Eine Rute mit Rolle, Schnur und Deeper dran ist KEIN fangfertiges Angelgerät! 
Und wenn du keine Angelhaken, Wobbler o.ä. dabei hast, wird dir auch niemand etwas unterstellen können. 
Somit spricht auch nichts gegen das Erkunden des Kanals.


----------



## fischbär (22. Februar 2018)

*AW: Kanal mit dem Deeper abtasten ohne Erlaubnisschein?*

Ich würde auch völlig auf die Meinung von irgendwelchen "Aufsehern" pfeifen. Es gibt nicht den geringsten Grund für eine Angelerlaubnis, es sei denn, es handelt sich um ein wirklich privates Gewässer, wo der Besitzer auch verlangen kann, dass jeder einen Regentanz aufführt.
Brauche ich einen Schein um mit dem Belly auf dem See rumzufahren? Nein. Brauche ich eine Erlaubnis um im See zu baden? Nein. Wieso zum Geier sollte ich eine brauchen um mir mit einem Echolot den See anzuschauen? Hat mit Angeln absolut gar nichts zu tun!
Vorsichtig sollte man nur sein bei Gewässerordnungen, die *Angler *auch für die Zeit zwischen dem Angeln zu anderem Verhalten verpflichten (Bootsnutzung, Echolotnutzung).

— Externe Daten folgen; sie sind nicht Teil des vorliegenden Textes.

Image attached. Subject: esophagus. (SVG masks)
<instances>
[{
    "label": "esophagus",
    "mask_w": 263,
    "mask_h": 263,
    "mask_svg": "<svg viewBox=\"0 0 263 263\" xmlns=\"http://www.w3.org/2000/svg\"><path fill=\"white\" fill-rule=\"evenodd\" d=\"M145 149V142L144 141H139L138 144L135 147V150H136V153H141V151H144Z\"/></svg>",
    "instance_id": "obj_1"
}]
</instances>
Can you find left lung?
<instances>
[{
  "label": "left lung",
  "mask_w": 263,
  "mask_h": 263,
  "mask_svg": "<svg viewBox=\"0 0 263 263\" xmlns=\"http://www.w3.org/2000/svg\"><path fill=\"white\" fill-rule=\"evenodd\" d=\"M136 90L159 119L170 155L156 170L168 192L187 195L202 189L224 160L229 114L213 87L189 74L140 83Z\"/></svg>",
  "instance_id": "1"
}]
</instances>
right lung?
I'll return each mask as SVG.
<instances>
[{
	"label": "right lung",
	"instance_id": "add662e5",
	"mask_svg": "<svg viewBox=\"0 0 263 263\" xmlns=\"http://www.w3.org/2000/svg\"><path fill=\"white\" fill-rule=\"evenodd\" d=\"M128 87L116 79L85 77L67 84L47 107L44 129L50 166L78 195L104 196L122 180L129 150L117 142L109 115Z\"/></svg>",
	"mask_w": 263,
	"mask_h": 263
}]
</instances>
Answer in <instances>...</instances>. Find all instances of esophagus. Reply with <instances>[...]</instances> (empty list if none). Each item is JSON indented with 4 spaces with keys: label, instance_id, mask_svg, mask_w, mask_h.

>Und zwischen "fangfertig" und "in Sekunden fangfertig" besteht ein riesen Unterschied.

Oh, da wäre ich vorsichtig! Ein Deeper an der Rute ist sicherlich nicht fangfertig, aber sobald alle Teile zum Fischfang an der Rute sind, wird's kriminell. Köder einhängen und so Späßchen zählen da nicht! Bei uns (undefiniert aber entsprechend WaPo und Konsorten): Angel nicht zusammengesteckt, kein Haken, Rolle in Hülle sind ok, alles noch fangfertigere nicht.


----------



## hecht99 (22. Februar 2018)

*AW: Kanal mit dem Deeper abtasten ohne Erlaubnisschein?*

Warum sucht man denn überhaupt bei dem Thema die Konfrontation? Wenn ich an einem Tag meine Messungen machen kann würde ich immer die 10Euro oder so für den Erlaubnisschein berappen bevor ich deswegen mir die Mütze mit einem FA einschlage.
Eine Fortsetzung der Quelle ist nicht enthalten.